• Quoted text:
● ● ●

# Better then i thought.



## Kframe (Feb 20, 2014)

Well after numerous false starts and my own fear of it, I finally went to a beginner yoga class.  It featured some knee down lunge stretches and breathing(lots of it). Then we started doing some practice of  plank and child pose and downward dog, crocodile, cobra and warrior and triangle poses.   

Ill say first thing I discovered was don't skimp on the mats. I bought a cheap mat and found out it wasn't thick enough, and made the skin of my knees hurt badly the entire time.  So get the good mats.. 

The next thing for me was a shocker and that was the fact it was a actual work out. I was tired and sore when I left that class, and im sore now. Yoga appears to work a bunch of muscle groups. I found my abs  and quads got a good work out. As did my shoulders and triceps. I may have  missed something as, my biceps didn't get much of a work out as they are not sore now. 

In then end I was impressed with it. Good stretching and strength training. I need to get a better mat. Im likely to make this a regular practice.


----------



## Takai (Feb 20, 2014)

Reminds me I need to resume my Yoga practice. I have been way to lazy about it as of late.


----------



## seasoned (Feb 21, 2014)

Watching a class looks easy, and very misleading. Great core workout that enhances Martial Arts very much. Thanks for sharing your experience.


----------



## wingchun100 (Feb 21, 2014)

● ● ●

• Tasks to perform:
1 > Quote the yoga class thread word for word, everything from "The next thing" down to "not sore now.".
2 > Continue the yoga class thread, starting right after its last line.

● ● ●

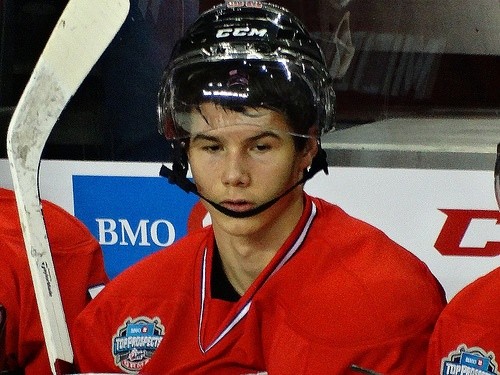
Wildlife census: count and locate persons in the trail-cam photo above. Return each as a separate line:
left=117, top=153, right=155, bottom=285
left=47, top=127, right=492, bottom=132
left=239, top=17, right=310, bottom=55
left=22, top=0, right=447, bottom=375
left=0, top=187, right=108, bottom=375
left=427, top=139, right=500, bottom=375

● ● ●

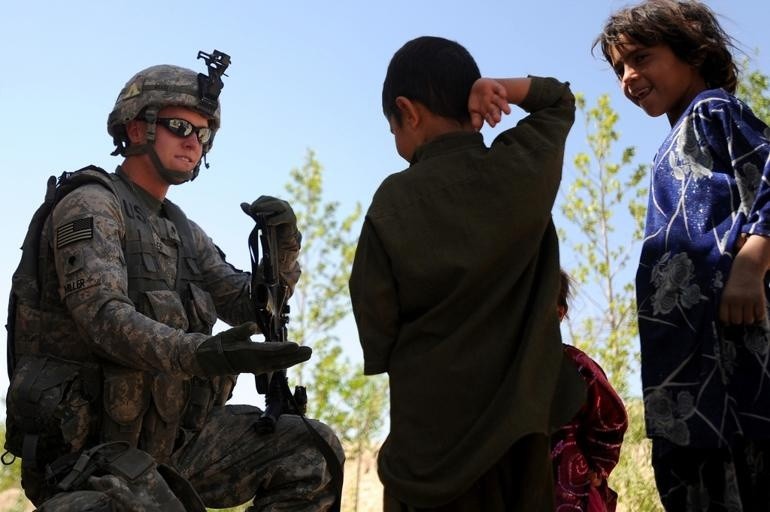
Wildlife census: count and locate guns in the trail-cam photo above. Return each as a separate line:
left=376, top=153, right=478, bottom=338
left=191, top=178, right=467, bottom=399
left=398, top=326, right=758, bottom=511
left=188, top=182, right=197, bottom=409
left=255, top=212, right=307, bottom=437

● ● ●

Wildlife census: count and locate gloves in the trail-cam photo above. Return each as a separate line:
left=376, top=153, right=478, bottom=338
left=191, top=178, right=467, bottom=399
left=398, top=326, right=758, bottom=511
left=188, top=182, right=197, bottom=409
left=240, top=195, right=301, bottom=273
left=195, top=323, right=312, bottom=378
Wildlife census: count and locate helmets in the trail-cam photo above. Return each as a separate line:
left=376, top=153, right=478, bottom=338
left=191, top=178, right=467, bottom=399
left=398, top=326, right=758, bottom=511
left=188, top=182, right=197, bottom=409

● ● ●

• Task-by-task outputs:
1 >
The next thing for me was a shocker and that was the fact it was a actual work out. I was tired and sore when I left that class, and im sore now. Yoga appears to work a bunch of muscle groups. I found my abs  and quads got a good work out. As did my shoulders and triceps. I may have  missed something as, my biceps didn't get much of a work out as they are not sore now.

2 >
Kframe said:


> Well after numerous false starts and my own fear of it, I finally went to a beginner yoga class.  It featured some knee down lunge stretches and breathing(lots of it). Then we started doing some practice of  plank and child pose and downward dog, crocodile, cobra and warrior and triangle poses.
> 
> Ill say first thing I discovered was don't skimp on the mats. I bought a cheap mat and found out it wasn't thick enough, and made the skin of my knees hurt badly the entire time.  So get the good mats..
> 
> ...



I used to hate yoga: too slow, too New Age-y...but then I realized how much it can help with balance and staying rooted to the ground. And then there is also the strength component because you're struggling to maintain posture. It has benefited my martial arts and overall fitness more than I can say.


----------



## Tony Dismukes (Feb 21, 2014)

Yoga really helps me balance out the wear and tear on my body from doing BJJ.  It's good stuff.

(I also agree that thicker yoga mats are nicer, at least for me.)


----------



## Kframe (Feb 21, 2014)

Aye, ill tell you lesson learned. Im not going to skimp on that stuff again.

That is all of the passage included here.